Saved entries:
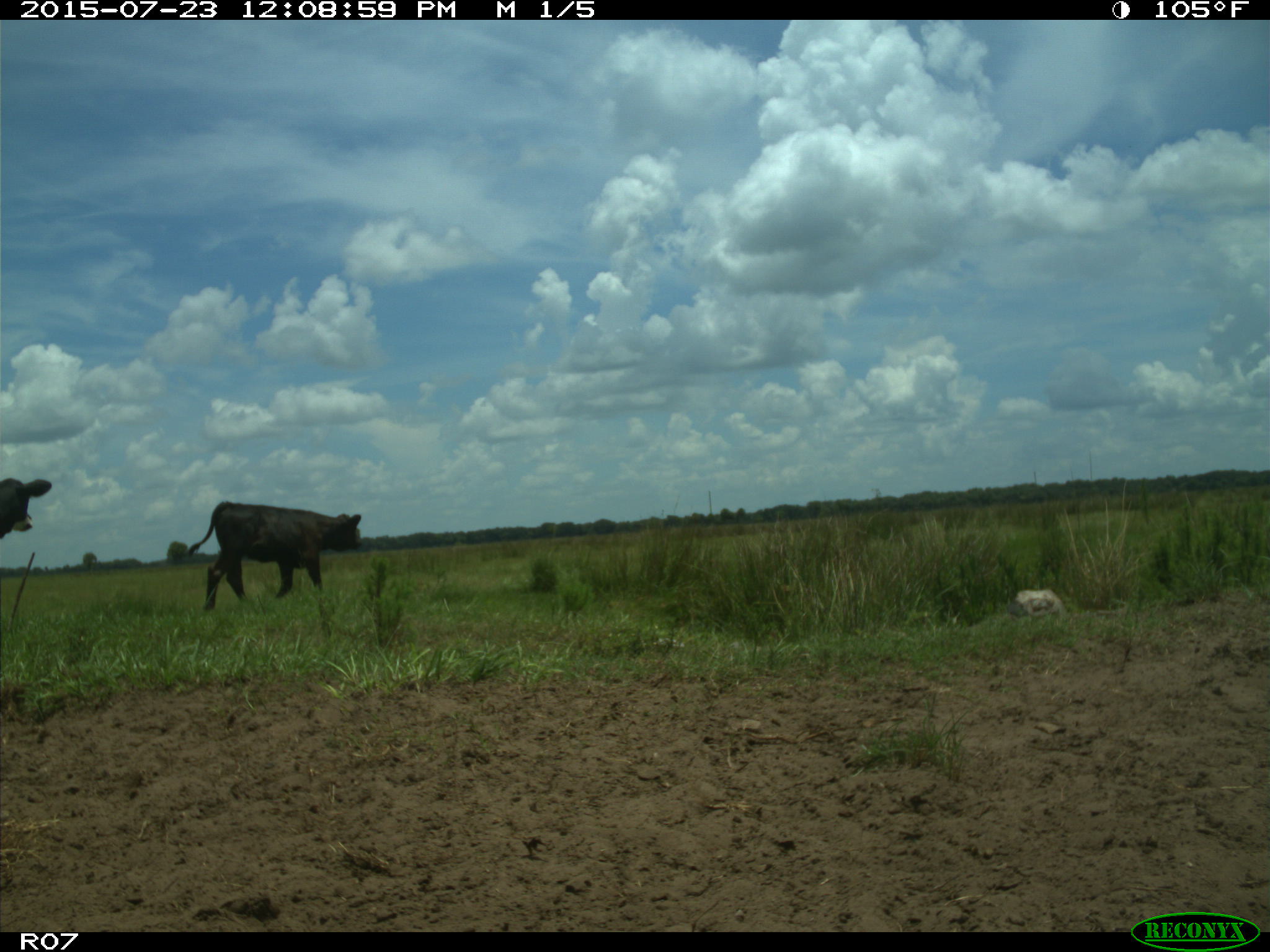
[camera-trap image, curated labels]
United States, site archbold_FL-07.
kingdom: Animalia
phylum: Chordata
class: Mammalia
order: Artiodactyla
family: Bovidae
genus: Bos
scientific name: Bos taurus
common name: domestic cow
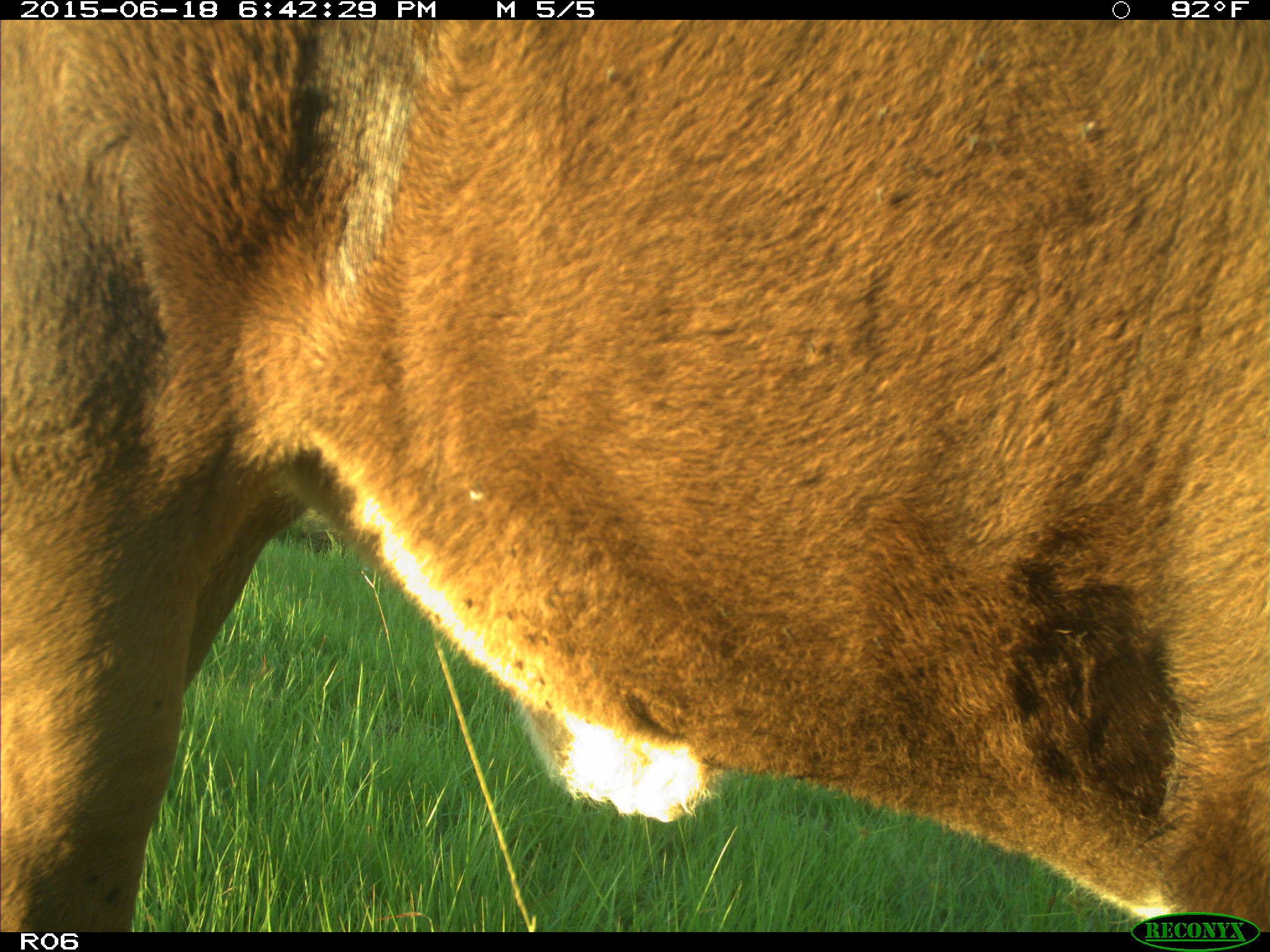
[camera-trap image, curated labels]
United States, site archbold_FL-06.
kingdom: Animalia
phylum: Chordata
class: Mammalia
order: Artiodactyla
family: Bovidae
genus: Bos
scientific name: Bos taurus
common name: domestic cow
...
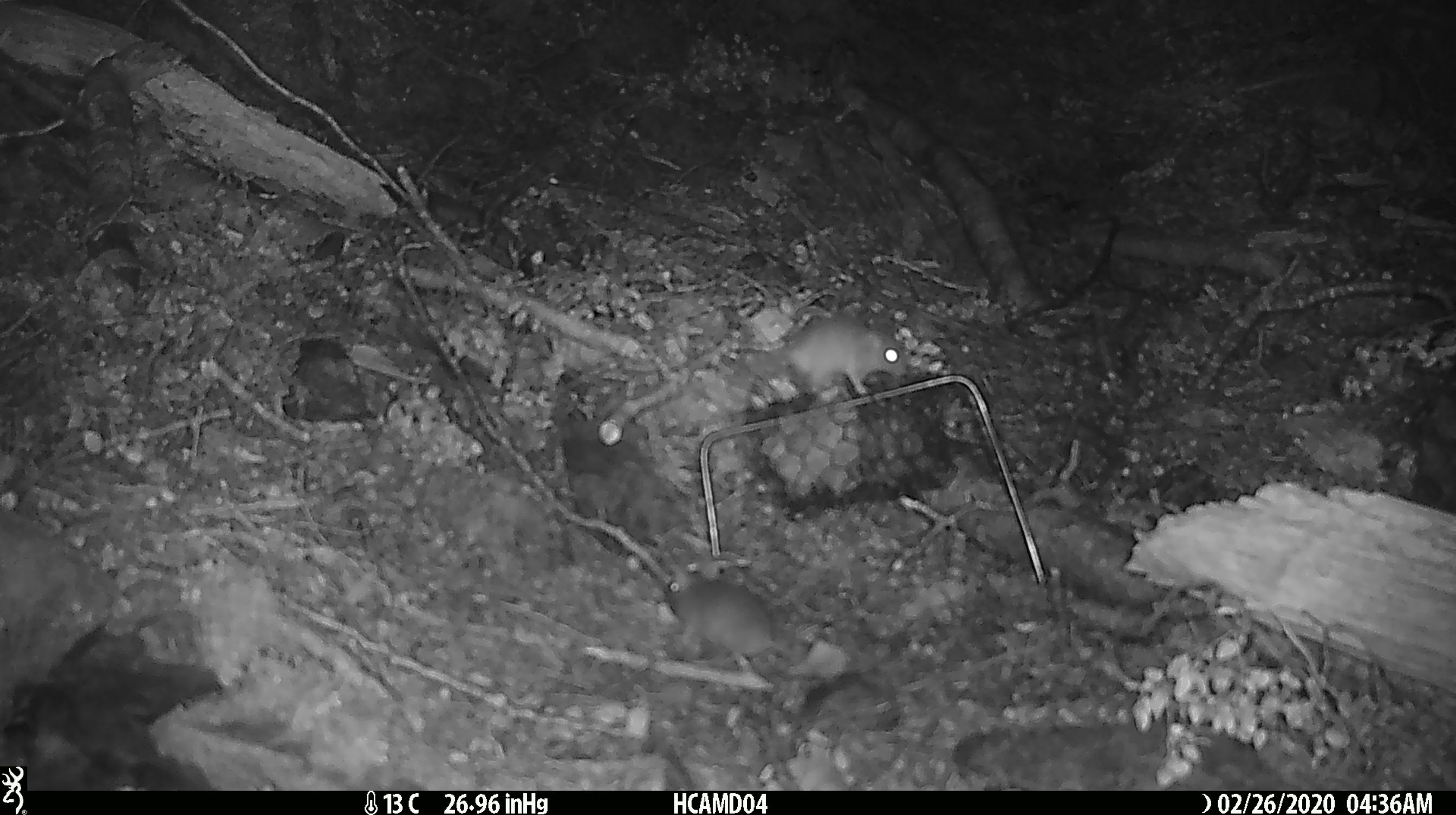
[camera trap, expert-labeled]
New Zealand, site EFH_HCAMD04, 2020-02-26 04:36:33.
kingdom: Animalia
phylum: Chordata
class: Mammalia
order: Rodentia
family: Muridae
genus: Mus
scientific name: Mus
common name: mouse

[EXERCISE DIRECTIONS]: Given the records above, return exactly the lines starting at the line containing "order: Rodentia" and ending at the line containing "common name: mouse", including both.

[RESULT]:
order: Rodentia
family: Muridae
genus: Mus
scientific name: Mus
common name: mouse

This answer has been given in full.